I didn't really have a lot of love for William F. Buckley, Jr. I certainly didn't hate him, and whether you agreed with him or not, his presence added a level of sophistication otherwise absent in the often boorish world of political jabber. You felt he was aristocratic enough to effectively deliver the elitism he espoused. I guess. He had a good run.
The only reason I'm posting about this at all is that this weekend, a number of things made me think of an old college roommate of mine. He and I bonded over an appreciation of obtuse classical music (he was my assistant one semester at the radio station before taking over the classical show on Sundays), and I needed to get out of the apartment I was in, and he needed a roommate fast, so there it was. He was a math major, though I never got the feeling he was a natural at it. He spent hours and hours locked away in his room, tearing away at a blackboard, trying to wrap his mind around advanced topological formulae and whatnot. He did crazy things like ate the same exact sandwich at Blimpie's everyday in an effort to streamline and order things.
He was also a staunch conservative; something else I felt didn't really come natural to him. He had an impossibly rigid life planned out for himself, often recited: undergrad in math at LSU, graduate study at A Good School, professional track position in an engineering firm for a number of years before returning to academia, then marriage, one female child. He had no discernable social life except for the occasional get-together with his almost exclusively gay friends. His passion for high art and culture (from afar - he meticulously kept clippings in binders) didn't really jive with the Good Republican act.

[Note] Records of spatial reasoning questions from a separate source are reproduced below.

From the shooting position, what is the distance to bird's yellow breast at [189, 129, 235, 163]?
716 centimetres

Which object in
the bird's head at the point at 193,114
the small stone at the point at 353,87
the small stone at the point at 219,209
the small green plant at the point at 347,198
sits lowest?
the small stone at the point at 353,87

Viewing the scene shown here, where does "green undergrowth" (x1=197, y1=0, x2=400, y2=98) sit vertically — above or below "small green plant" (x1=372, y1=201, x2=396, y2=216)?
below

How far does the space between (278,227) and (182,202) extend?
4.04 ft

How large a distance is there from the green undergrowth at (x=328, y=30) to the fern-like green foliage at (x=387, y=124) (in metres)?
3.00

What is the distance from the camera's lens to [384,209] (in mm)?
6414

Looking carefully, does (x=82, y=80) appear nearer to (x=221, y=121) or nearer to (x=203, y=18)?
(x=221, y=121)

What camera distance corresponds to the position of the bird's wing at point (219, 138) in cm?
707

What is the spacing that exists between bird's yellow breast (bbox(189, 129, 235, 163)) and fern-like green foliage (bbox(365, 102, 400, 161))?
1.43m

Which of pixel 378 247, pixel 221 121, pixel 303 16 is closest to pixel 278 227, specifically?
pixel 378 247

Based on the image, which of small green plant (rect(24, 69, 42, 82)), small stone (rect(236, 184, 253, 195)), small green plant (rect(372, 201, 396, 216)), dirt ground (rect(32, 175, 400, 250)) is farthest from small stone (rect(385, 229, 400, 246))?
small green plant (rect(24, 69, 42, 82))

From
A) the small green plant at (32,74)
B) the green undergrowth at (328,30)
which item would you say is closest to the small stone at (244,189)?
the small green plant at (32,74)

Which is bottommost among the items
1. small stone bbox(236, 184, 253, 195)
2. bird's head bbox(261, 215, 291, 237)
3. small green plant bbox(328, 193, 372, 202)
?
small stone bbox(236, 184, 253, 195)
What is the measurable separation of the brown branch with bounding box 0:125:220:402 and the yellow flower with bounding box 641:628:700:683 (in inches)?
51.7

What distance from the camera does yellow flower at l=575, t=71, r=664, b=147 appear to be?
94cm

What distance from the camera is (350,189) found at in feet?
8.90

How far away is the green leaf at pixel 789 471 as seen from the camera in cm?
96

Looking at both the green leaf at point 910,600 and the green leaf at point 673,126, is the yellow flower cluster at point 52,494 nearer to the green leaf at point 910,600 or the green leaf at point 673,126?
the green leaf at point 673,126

Also, his daddy issues were colossal. He spoke of his father in regal terms, referring to him as "my father" in his resonant, formal yet brilliant way of speaking. This led up to everyone in our circle being certain that he was a repressed homosexual but now, I think he just may have been a peculiar guy who people always thought was gay, and like everyone else in their twenties, was latching onto whatever made sense.
William Buckley was the mortar to his loose bricks. He was a hardcore fan, and he read all of his books, and spoke of him as a mythic figure, chuckling over whatever lethal barb ol' Buckley launched at the hapless liberal menace today. To have someone as quippy and fabulous as Buckley on the side of one's professed belief system was probably a real problem solver and a comfort for what seemed to be a soul in conflict. So for that, I'm thankful for William F. Buckley and I hope that old roommate found what he was looking for.